LONDON (Reuters) - Britain is confident it can get its 2.1 billion euro ($2.6 billion) bill from the European Union reduced, finance minister George Osborne said.
European finance ministers are due to discuss the bill, which Britain has called “unacceptable,” at a meeting in Brussels next week.
“I am confident that we can get this changed, but it is the beginning of the conversation,” Osborne told ITV News at a summit in Berlin on Wednesday where he was expected to raise the issue with his German counterpart.
“A week ago we were just expected to pay up. People now understand there is a proper conversation to be had.”
Prime Minister David Cameron said earlier this week Britain would not pay “anything like” the amount being asked by a Dec. 1 deadline, accusing the EU executive of ambushing him with an unacceptable demand.

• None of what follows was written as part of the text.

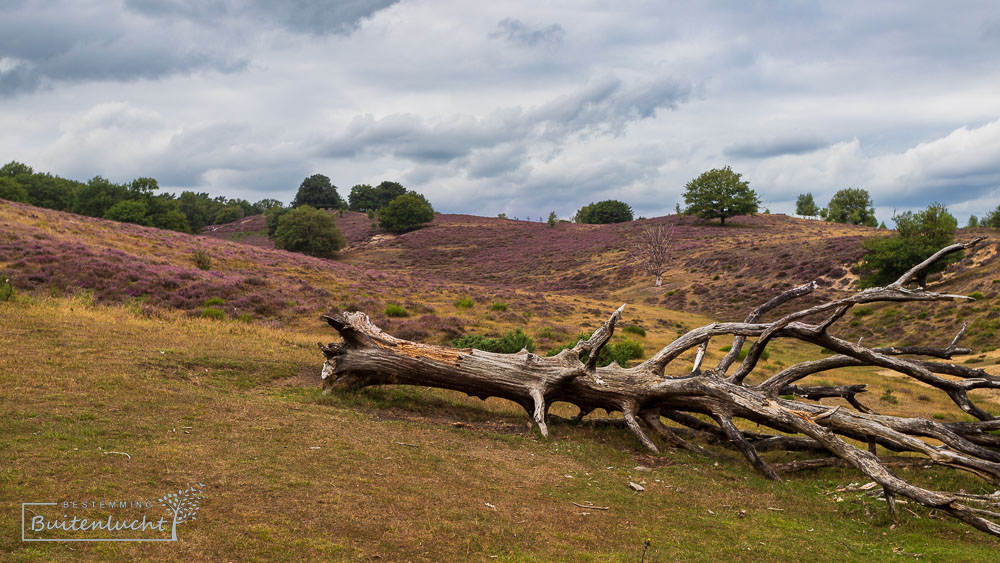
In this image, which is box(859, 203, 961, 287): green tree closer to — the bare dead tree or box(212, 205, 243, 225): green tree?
the bare dead tree

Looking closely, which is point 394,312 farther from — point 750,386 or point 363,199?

Cameron, who has promised a referendum on Britain’s EU membership in 2017 if he is re-elected next year, is under pressure from the rising popularity of the anti-EU UK Independence Party to take a harder line on Europe.
While he favors staying in a reformed EU, Cameron has said the bill made it harder to make the case to keep Britain in.
Britain was hit with the higher bill because its economy has rebounded, something shown by data its own Office for National Statistics provided. Other EU states got painful bills too, and in the past Britain has benefited from such EU budget redistributions.
Osborne said he had allies for his cause, including the Dutch and the Italians, who were also surprised by the way the bill was presented.